═══ EXTRACT

1  noun  ˈbläg, -ȧg   plural -s
: HUMBUG, CLAPTRAP, RAILLERY
2  intransitive verb   -ed/-ing/-s
: to talk pretentiously and usually inaccurately : lie boastfully

DJ2R on Tour and More


DJ2R’s mix tape cassette hovers before a slate-brown background. The text ‘DJ2R ON TOUR GUEST MIX’ is at the left edge of the banner, with the Phoole and the Gang fuchsia flag logo.

DJ2R himself isn't actually on tour. But Phoole & the Gang is!


We're on tour...inside our house. There is a pandemic on, and it's not safe to tour anywhere else! So we tour at home.


It is winter now in Milwaukee, Wisconsin, USA, and even though climate collapse means our winters are getting progressively warmer, they're currently still cold enough to make it unbearably cold in the subterranean PhooleOut Shelter.


So the show is 'on tour,' broadcasting from...UPSTAIRS, where it is much, much warmer.


I'll be setting up the cameras and audio equipment and computer-machines and lights in our dining room, affording tuner-inners and video-rewinders a view of our living room as we broadcast music and chit-chat live throughout the cold months on Friday nights from 6:00 p.m. to 8:00 p.m. Central US time at slipmat.io/phoole, mixcloud.com/live/phoole and twitch.tv/phoole!

══════

WORK INSTRUCTION 1: List every web address given in the post about Phoole & the Gang's home tour where the show can be watched or heard live.
WORK INSTRUCTION 2: Translate this sentence from the post about Phoole & the Gang's home tour into Spanish: "There is a pandemic on, and it's not safe to tour anywhere else!"
WORK INSTRUCTION 3: Resume the post about Phoole & the Gang's home tour, starting right after its final sentence.

═══ INFORMATION SUPPLIED

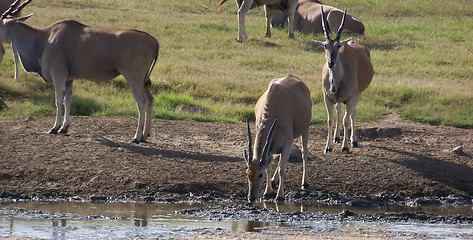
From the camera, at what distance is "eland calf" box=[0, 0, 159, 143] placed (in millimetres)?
12336

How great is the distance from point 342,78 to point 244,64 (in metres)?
6.52

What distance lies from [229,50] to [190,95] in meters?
4.71

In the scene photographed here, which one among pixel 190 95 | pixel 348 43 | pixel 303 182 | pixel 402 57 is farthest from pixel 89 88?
pixel 402 57

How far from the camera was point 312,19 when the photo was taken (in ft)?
77.7

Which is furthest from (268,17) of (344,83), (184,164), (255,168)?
(255,168)

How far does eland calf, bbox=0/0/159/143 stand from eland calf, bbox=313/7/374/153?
8.06 feet

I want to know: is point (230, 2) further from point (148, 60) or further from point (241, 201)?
point (241, 201)

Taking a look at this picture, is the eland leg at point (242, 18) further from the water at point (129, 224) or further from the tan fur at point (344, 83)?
the water at point (129, 224)

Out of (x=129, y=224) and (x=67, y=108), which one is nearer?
(x=129, y=224)

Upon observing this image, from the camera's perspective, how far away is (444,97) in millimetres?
15984

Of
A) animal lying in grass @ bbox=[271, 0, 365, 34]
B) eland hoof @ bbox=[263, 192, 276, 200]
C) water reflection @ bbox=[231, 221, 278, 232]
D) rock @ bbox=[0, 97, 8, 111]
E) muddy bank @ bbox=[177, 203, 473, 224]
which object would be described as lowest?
rock @ bbox=[0, 97, 8, 111]

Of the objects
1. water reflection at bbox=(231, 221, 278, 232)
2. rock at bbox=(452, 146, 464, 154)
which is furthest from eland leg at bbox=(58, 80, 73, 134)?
rock at bbox=(452, 146, 464, 154)

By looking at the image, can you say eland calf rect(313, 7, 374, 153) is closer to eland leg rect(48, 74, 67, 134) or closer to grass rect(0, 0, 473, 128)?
grass rect(0, 0, 473, 128)

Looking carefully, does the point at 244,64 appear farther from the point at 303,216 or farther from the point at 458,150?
the point at 303,216
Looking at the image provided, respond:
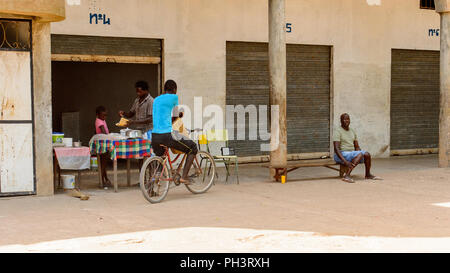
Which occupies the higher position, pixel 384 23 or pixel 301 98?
pixel 384 23

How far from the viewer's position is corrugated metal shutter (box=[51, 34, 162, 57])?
1154cm

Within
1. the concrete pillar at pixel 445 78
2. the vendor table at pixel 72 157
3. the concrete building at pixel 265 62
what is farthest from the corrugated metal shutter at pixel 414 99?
the vendor table at pixel 72 157

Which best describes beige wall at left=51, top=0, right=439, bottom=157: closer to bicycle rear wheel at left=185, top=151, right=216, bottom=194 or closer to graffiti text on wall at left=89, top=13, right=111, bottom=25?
graffiti text on wall at left=89, top=13, right=111, bottom=25

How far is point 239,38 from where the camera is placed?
1331cm

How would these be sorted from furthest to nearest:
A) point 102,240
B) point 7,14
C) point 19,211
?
point 7,14
point 19,211
point 102,240

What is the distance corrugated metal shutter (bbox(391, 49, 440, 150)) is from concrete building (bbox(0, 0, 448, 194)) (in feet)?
0.09

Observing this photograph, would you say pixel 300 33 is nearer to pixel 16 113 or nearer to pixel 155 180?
pixel 155 180

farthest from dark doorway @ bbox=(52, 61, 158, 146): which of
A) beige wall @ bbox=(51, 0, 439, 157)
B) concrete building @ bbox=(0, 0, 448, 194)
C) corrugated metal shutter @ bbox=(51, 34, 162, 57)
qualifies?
corrugated metal shutter @ bbox=(51, 34, 162, 57)

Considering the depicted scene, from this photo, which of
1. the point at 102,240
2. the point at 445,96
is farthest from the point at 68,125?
the point at 102,240

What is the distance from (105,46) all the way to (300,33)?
15.1 ft

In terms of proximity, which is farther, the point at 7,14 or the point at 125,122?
the point at 125,122

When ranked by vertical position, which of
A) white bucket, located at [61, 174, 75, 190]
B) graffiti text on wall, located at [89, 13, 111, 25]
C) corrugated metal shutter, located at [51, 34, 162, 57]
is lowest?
white bucket, located at [61, 174, 75, 190]

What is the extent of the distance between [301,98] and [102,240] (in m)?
8.84

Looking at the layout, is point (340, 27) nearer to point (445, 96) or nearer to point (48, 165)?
point (445, 96)
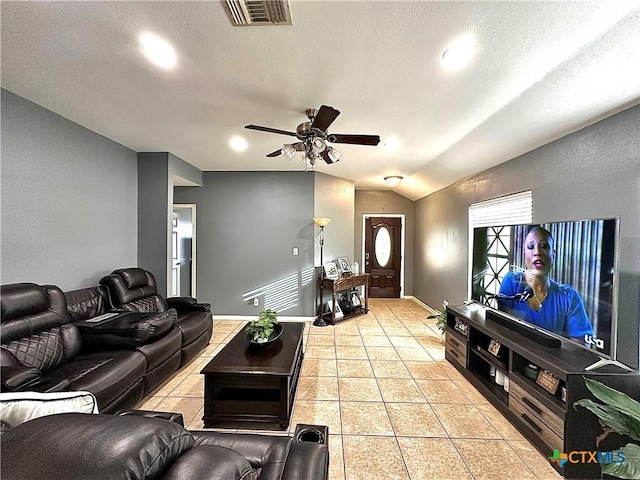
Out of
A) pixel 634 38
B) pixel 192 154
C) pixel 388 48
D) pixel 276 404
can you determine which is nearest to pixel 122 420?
pixel 276 404

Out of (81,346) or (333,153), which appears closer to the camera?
(81,346)

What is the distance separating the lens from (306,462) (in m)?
1.03

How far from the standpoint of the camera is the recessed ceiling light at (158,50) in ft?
5.81

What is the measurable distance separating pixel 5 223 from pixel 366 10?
3.24 metres

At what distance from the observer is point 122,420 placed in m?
0.71

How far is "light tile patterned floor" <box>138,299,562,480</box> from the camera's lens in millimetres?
1916

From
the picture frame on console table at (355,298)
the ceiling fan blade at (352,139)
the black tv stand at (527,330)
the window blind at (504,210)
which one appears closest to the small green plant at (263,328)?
the ceiling fan blade at (352,139)

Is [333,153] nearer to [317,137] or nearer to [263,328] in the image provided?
[317,137]

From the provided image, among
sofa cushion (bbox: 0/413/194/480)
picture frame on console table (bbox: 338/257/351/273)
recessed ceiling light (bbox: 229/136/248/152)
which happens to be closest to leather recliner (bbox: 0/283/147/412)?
sofa cushion (bbox: 0/413/194/480)

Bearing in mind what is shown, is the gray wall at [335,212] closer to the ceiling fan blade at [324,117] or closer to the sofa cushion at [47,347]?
the ceiling fan blade at [324,117]

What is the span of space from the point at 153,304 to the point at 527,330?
3.99 metres

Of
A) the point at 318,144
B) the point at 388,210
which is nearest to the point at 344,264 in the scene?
the point at 388,210

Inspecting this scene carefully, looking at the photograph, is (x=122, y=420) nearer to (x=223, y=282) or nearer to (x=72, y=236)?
(x=72, y=236)

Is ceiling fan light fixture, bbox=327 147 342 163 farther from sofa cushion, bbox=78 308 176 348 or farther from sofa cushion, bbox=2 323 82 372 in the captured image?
sofa cushion, bbox=2 323 82 372
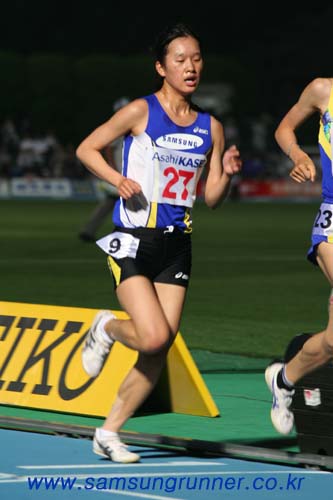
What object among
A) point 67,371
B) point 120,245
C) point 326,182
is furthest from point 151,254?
point 67,371

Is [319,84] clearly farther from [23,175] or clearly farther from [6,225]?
[23,175]

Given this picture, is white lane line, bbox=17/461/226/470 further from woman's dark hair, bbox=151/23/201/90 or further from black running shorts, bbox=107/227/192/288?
woman's dark hair, bbox=151/23/201/90

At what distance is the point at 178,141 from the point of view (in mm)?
7984

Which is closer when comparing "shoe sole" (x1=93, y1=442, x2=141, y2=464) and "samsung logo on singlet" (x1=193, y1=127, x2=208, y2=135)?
"shoe sole" (x1=93, y1=442, x2=141, y2=464)

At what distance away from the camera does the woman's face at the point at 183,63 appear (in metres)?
7.98

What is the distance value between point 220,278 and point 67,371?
10.3 metres

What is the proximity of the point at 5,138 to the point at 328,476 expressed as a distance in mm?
47436

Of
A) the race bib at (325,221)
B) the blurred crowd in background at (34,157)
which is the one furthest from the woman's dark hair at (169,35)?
the blurred crowd in background at (34,157)

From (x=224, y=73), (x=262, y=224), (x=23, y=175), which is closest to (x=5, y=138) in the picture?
(x=23, y=175)

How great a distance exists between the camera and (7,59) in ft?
201

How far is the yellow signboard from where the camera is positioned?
9.50 metres

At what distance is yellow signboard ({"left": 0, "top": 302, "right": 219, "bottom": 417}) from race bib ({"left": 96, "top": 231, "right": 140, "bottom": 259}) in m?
1.64

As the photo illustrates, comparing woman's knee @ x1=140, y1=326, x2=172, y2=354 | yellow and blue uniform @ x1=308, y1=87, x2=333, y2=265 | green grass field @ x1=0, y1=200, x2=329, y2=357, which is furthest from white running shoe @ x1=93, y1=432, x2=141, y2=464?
green grass field @ x1=0, y1=200, x2=329, y2=357

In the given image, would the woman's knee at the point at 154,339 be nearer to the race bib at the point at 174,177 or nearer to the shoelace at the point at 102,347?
the shoelace at the point at 102,347
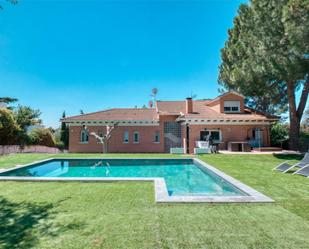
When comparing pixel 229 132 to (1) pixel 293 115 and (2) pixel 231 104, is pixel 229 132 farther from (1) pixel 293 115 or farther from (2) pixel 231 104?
(1) pixel 293 115

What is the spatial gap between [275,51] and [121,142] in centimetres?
1776

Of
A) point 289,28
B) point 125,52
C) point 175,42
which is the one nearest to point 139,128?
point 125,52

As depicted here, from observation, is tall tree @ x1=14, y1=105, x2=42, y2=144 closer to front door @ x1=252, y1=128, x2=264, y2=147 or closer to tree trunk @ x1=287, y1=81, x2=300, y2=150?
front door @ x1=252, y1=128, x2=264, y2=147

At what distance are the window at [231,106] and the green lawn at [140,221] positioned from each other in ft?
61.2

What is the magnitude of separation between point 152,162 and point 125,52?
43.2 feet

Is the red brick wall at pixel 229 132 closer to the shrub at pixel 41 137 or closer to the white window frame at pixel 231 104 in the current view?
the white window frame at pixel 231 104

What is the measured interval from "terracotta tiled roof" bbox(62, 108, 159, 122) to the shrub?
7.91 meters

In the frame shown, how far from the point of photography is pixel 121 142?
82.9 ft

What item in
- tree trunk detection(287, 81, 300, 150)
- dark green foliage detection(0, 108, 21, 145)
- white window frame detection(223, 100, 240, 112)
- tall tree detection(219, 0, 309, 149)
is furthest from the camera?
white window frame detection(223, 100, 240, 112)

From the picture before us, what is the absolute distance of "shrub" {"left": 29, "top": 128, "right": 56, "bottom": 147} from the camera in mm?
29178

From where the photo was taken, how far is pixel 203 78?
3325 cm

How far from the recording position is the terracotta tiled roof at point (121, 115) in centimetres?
2542

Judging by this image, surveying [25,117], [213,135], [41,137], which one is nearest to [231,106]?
[213,135]

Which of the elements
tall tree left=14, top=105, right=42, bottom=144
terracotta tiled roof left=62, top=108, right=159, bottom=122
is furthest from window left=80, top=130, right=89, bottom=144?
tall tree left=14, top=105, right=42, bottom=144
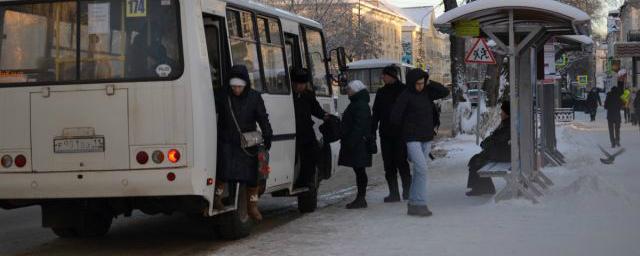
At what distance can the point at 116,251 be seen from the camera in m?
10.0

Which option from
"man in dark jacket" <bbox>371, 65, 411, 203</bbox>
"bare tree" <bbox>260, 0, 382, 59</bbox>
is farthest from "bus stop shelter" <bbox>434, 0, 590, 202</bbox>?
"bare tree" <bbox>260, 0, 382, 59</bbox>

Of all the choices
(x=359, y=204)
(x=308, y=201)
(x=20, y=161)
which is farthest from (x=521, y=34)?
(x=20, y=161)

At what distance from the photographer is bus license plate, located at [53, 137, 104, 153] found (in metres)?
9.05

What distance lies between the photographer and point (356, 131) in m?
12.5

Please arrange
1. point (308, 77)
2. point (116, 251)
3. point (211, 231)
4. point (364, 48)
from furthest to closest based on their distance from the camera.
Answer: point (364, 48), point (308, 77), point (211, 231), point (116, 251)

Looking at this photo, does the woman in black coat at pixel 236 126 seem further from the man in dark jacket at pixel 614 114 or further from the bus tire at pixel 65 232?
the man in dark jacket at pixel 614 114

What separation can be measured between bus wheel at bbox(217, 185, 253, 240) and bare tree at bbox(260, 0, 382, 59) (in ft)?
140

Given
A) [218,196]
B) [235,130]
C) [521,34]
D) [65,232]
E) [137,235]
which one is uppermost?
[521,34]

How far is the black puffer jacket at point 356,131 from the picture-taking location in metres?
12.5

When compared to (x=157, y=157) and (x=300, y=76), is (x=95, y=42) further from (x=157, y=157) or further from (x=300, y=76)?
(x=300, y=76)

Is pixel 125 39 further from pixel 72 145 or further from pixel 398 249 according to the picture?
pixel 398 249

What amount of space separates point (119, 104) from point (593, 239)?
4753 mm

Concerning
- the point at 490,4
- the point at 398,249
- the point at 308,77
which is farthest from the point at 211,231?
the point at 490,4

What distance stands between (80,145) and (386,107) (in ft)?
16.4
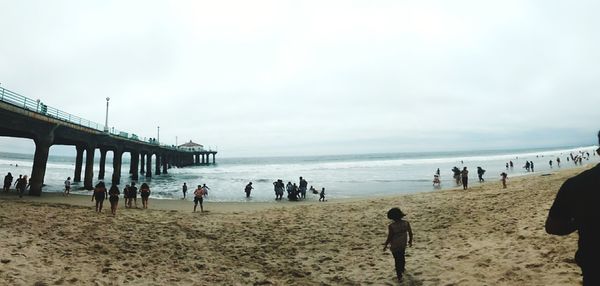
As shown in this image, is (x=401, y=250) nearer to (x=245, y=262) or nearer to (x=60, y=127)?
(x=245, y=262)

══════

RESPONSE 1:
slipmat.io/phoole
mixcloud.com/live/phoole
twitch.tv/phoole

RESPONSE 2: ¡Hay una pandemia en curso y no es seguro salir de gira a ningún otro lugar!

RESPONSE 3:
We last went "on tour" around the main floor of the house in 2021. In 2022 we didn't, and I can't remember why we didn't. I think I may have just been stressed out by too many other things to consider shifting all the equipment.


This time around, though, Tiffany will be the main roadie, instead of me, because I punched myself in the back on Monday. Not really! I will explain later.


‘2R’ is an alternative spelling of a Norwegian name that rhymes with ‘tour’ - and DJ2R has put together a GUEST MIX for this week's Phoole & the Gang, so it's 2R ON TOUR. See? IT MAKES A LITTLE BIT OF SENSE.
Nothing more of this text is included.